Polynomial Approximation of $e^x$

Overview

This was built to visualize how Maclaurin polynomial approximations $P_n(x)$ hold up against the real $e^x$. You can drag a slider to change the polynomial degree.

Runs on NumPy and Matplotlib, nothing else.

Features

• Degree slider: Adjust $n$ from 0 to 25. The plot redraws when you click update plot.
• Grid step input: Change the step size for the calculation grid. Garbage inputs (text, out-of-range numbers) just reset to 0.01.
• Error plot: A second chart shows the absolute error $e^x - P_n(x)$ across the domain so you can actually see where things go wrong.
• Error stats: Shows the max absolute error over $[-2, 2]$ and the exact $x$ where it's worst.

Requirements

Python 3, plus:

• numpy
• matplotlib

pip install numpy matplotlib

Usage

python3 app.py

Controls

1. Degree $n$: Drag the slider (bottom left). Plots update automatically.
2. Grid step: Type a value like 0.01 or 0.05 in the text box (bottom right).
3. Update plot: Click to apply.

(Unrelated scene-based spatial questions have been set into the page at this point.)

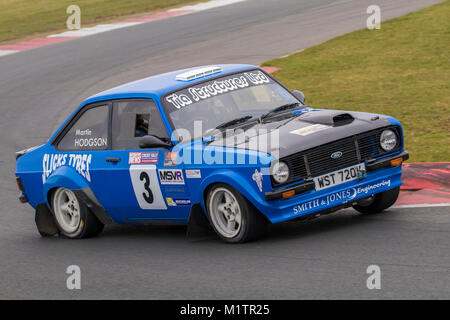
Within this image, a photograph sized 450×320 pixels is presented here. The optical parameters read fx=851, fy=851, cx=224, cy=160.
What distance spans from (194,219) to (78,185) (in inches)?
64.3

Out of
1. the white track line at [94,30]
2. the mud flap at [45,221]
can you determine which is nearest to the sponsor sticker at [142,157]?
the mud flap at [45,221]

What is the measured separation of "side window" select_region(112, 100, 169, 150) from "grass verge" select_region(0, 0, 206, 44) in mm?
21395

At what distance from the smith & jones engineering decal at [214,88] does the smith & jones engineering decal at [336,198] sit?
65.7 inches

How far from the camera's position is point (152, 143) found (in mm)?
8094

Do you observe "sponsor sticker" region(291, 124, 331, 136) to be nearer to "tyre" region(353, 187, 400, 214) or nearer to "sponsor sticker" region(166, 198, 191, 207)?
"tyre" region(353, 187, 400, 214)

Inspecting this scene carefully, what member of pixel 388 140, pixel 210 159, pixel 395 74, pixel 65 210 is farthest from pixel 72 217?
pixel 395 74

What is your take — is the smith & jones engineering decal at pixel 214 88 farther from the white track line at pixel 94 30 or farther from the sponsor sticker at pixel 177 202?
the white track line at pixel 94 30

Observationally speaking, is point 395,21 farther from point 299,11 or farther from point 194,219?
point 194,219

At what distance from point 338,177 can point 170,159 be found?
160 centimetres

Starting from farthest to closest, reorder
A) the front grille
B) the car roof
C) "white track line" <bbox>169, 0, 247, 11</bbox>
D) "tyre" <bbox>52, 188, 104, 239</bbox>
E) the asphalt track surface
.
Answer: "white track line" <bbox>169, 0, 247, 11</bbox> < "tyre" <bbox>52, 188, 104, 239</bbox> < the car roof < the front grille < the asphalt track surface

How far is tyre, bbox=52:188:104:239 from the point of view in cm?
907

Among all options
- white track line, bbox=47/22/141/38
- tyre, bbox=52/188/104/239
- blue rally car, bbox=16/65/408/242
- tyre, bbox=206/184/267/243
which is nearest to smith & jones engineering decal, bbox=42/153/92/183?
blue rally car, bbox=16/65/408/242

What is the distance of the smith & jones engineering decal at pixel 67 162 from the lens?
893 cm

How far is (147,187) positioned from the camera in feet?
27.3
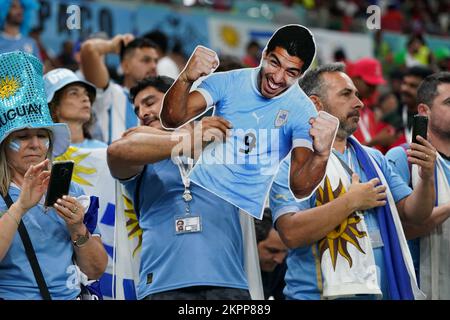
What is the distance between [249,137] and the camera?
3787mm

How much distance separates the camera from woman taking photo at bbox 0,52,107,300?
11.5 ft

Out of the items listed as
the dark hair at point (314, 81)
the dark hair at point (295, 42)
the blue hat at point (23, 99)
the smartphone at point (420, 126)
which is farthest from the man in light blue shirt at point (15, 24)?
the smartphone at point (420, 126)

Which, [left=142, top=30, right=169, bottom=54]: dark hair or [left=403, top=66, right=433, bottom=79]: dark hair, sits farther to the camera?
[left=142, top=30, right=169, bottom=54]: dark hair

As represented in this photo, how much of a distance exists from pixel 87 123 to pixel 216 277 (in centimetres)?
165

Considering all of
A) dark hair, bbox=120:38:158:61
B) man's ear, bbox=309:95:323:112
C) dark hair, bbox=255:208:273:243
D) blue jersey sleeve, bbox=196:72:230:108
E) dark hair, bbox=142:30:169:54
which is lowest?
dark hair, bbox=255:208:273:243

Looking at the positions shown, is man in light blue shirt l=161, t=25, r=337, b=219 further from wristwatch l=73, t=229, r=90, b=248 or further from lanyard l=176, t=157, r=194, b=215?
wristwatch l=73, t=229, r=90, b=248

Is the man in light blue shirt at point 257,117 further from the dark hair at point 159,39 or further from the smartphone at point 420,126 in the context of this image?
the dark hair at point 159,39

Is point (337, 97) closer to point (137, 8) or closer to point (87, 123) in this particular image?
point (87, 123)

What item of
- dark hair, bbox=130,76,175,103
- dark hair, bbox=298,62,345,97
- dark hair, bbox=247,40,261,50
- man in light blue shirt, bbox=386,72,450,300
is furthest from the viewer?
dark hair, bbox=247,40,261,50

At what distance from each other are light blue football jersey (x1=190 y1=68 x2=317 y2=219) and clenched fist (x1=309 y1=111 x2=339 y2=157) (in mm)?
23

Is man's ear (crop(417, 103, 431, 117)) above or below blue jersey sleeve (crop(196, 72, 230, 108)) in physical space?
below

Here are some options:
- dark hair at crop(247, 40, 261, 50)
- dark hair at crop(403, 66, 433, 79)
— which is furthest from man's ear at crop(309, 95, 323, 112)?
dark hair at crop(247, 40, 261, 50)

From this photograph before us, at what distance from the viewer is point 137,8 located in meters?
9.77
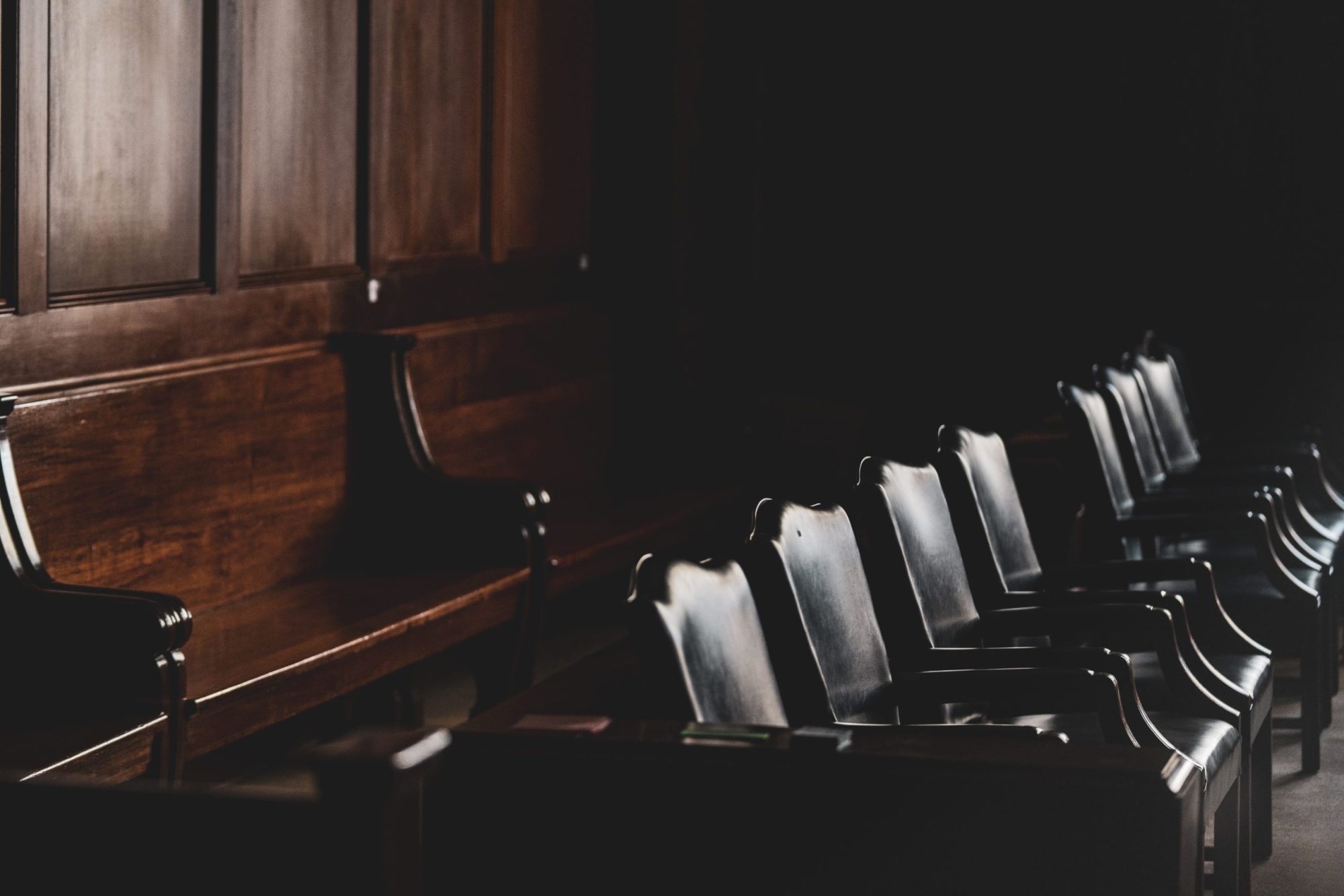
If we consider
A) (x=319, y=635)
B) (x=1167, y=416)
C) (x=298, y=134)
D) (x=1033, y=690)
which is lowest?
(x=319, y=635)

Anything invalid or out of range (0.0–0.5) falls back to 0.01.

Math

The Maclaurin series for $e^x$ (Taylor series centered at $a = 0$) is:

$$e^x = 1 + x + \frac{x^2}{2!} + \frac{x^3}{3!} + \dots + \frac{x^n}{n!}$$

The tool computes the partial sum $P_n(x)$ up to whatever degree $n$ you pick and plots it against np.exp(x) over $[-2, 2]$.

License

This project is licensed under the MIT License - see the LICENSE file for details.